## Assignment
According to the passage on eye-tracking calibration, at what points do the authors always perform calibrations?
··· Page text ···
During a mobile eye-tracking experiment, the headgear can sometimes slip or be bumped (even with a properly fastened head strap) and this risk increases over time and when participants are being physically active. A shift in headgear position will increase error in the point-ofregard calculation and can invalidate the calibration if the eye’s position in the video image shifts significantly. Tracking the corneal reflection (i.e., the glint produced by the IRED’s reflection off the eye) can reduce these errors because the pupil-corneal reflection vector is relatively invariant to changes in the eye camera’s position (Merchant & Morrissette, 1974). However, this correction is only approximate (Li, Munn, & Pelz, 2008), it does not compensate at all for movement of the scene camera attached to the headgear (which compromises the parallax correction), and the corneal reflection signal is difficult to maintain in outdoor environments (see next section). Headgear movement can be corrected by immediately recalibrating, but observers and experimenters do not always notice movement or slippage. It is therefore essential to record multiple calibration sessions at different points in the tracking session. Recalibrating is common practice in laboratory studies, and remains critical during mobile eye-tracking. In our studies, we always perform calibrations at the start and the end of each tracking session, and we record intervening calibrations if the participants perform any physical activity (e.g., climbing up a hill), wear the trackers for a long period of time, or if an individual reports headgear movement.

For outdoor eye-tracking, we recommend calibrating offline because it allows the experimenter to select the calibration session that is best aligned with the headgear’s current position for all parts of the video. For example, an observer who accidentally bumps the headgear may not notice this event, but an experimenter who views the videos offline can detect the sudden change in eye position and concurrent jostling of the scene video. The experimenter can then select the next calibration in the video, and apply it to all post-headgear movement segments. With online calibration, these headgear movements must be detected as soon as they occur, or else the previous calibration will continue to be applied and all new data will have invalid point-of-regard values. We also recommend the use of occasional calibration checks in which the observers fixate a single target once (rather than performing a full calibration). When reviewing the videos offline, experimenters can use poor gaze alignment to these checkpoints as a signal to recalibrate to the next calibration. Calibrating offline also facilitates simultaneous data collection from multiple observers, because it removes the time-consuming requirement that experimenters enter each calibration point as it is viewed for all of the observers being recorded.
··· Source data ···
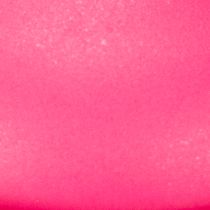gjenstander Spraymaling, fluorescerende neonrosa, Montana-bokser 400 ml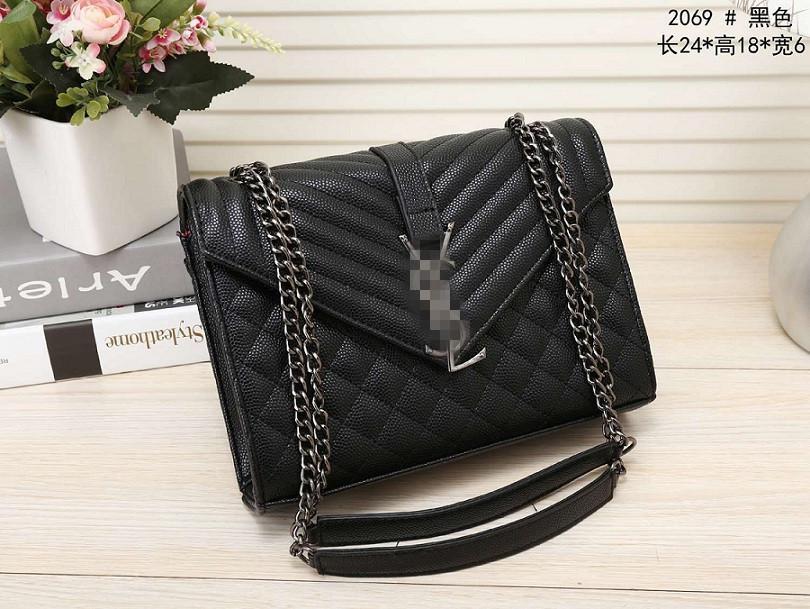 LOUIS
BAGVITTONYSL
Fashion Crossbody Shoulder HandBag Women Purse Messenger Bags Wallet Tote Clutch&, Red;black
LOUIS
BAGVITTONYSL
Fashion Crossbody Shoulder HandBag Women Purse Messenger Bags Wallet Tote Clutch&, Red;black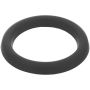 KYB SM5594 Spring Seat Insulator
···
## Output of the task
At the start and the end of each tracking session.